Passage to read:
-=-=-=-=-

It’s widely accepted that dedicating a part of the year to low intensity base training is a key to a successful racing season. But in our Strava, share everything age I don’t actually see much of that taking place.
When you combine the instant gratification of Strava’s KOM’s and kudos with the great Florida weather and long racing season it becomes a recipe for overtraining and stalled results.
The situation was much different when I lived in New England. There were no races from December to March and the cold winter was the perfect time for everyone to slow down and log some base miles. And we did!
In my last blog post I wrote about Phil Maffetone and the training methods he used with some of the top triathletes in the world (Mark Allen, Mike Pigg…). Phil believes that building low heart rate aerobic fitness is the key to racing success. I am happy to say our group practiced Phil’s methods for a 10 week training block and had some great results!
I first got our Pain Cave athletes together and explained Phil’s philosophy on training. Due to Covid, the whole training and racing calendar went out the window, so I proposed that we do a dedicated 10 week low heart rate training block. Everyone was enthusiastic and eager to give this a try.
Following Maffetone’s protocol we started by doing a Maximum Aerobic Function or “MAF” test. I assigned a maximum heart rate value for each athlete based on 180 minus their age.* We went to FGCU and ran 4 miles watching our heart rate and adjusting our pace to stay at or below the assigned heart rate (MAF pace). Everyone used a Garmin and I reviewed the data in Training Peaks.
It wasn’t easy! The average age of our group is about 50 so we are talking about a maximum of only 130 beats per minute! For me it was a whole new challenge. Instead of rocking along at 6 min per mile pace and 175 heart rate, I found anything more than a super easy jog put me in the MAF red zone. Very humbling.
But the carrot is that this training would improve our health, fitness and circulation. When this happened our MAF pace would increase at our MAF HR. And then later when we added speed training we would see greater jump in improvement.
During the 10 weeks we kept all of our training intensity low and monitored our HR. We did a MAF retest every two weeks to establish a test baseline, and we also worked on our diet to cut back on carbs and sugar.

-=-=-=-=-

Information supplied:
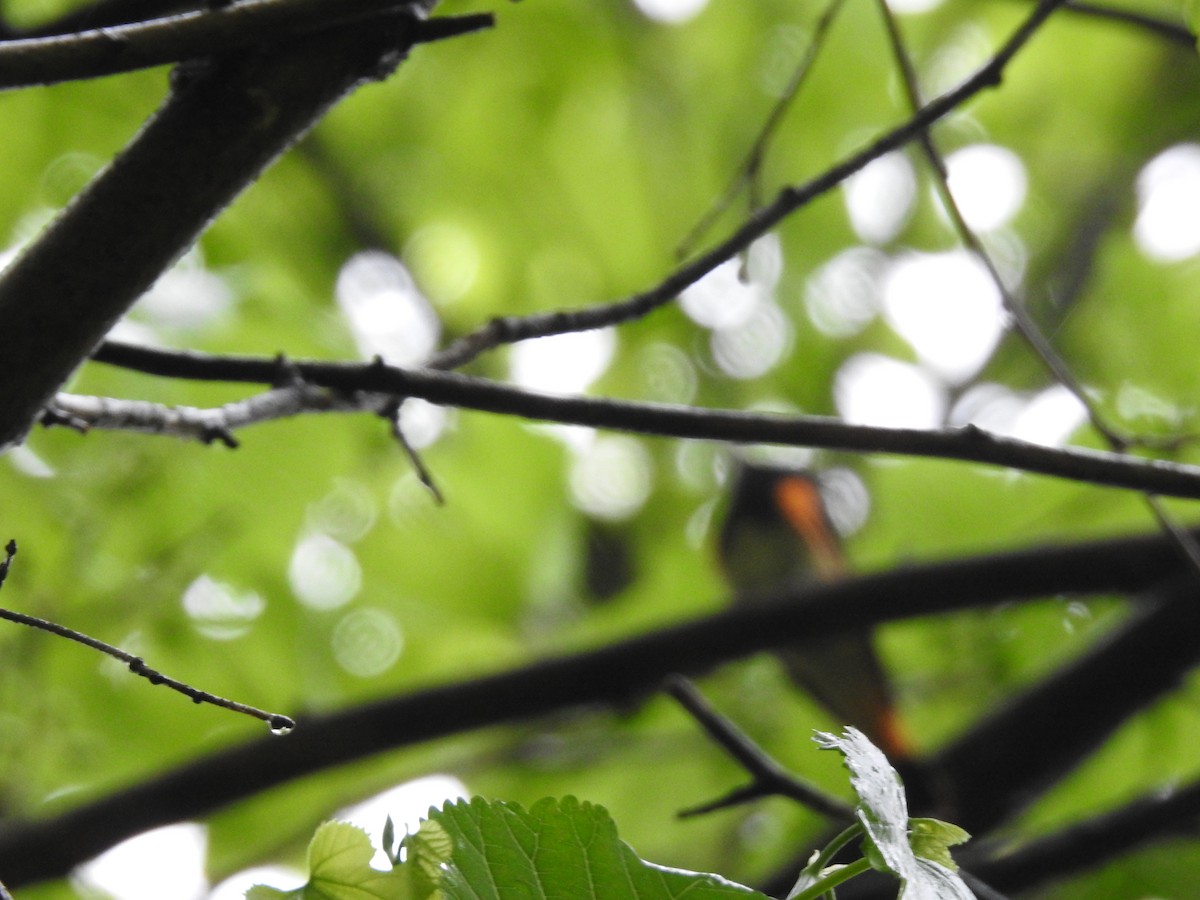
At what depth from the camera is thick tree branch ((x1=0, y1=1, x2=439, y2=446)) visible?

-=-=-=-=-

Study questions:
(1) Please say whether each statement agrees with the passage on low heart rate training, answering yes or no and quoting the words that decide it:
(a) In New England there were no races during the winter months.
(b) The group's MAF test at FGCU covered 6 miles.
(c) The group repeated the MAF test once a month.
(2) Answer these from the passage on low heart rate training:
(a) How long was the dedicated training block?
(b) What device did every athlete use?
(c) What is the average age of the group?

Expected outputs:
(1)
(a) Yes: "There were no races from December to March"
(b) No: "ran 4 miles watching our heart rate"
(c) No: "We did a MAF retest every two weeks"

(2)
(a) 10 weeks
(b) A Garmin
(c) About 50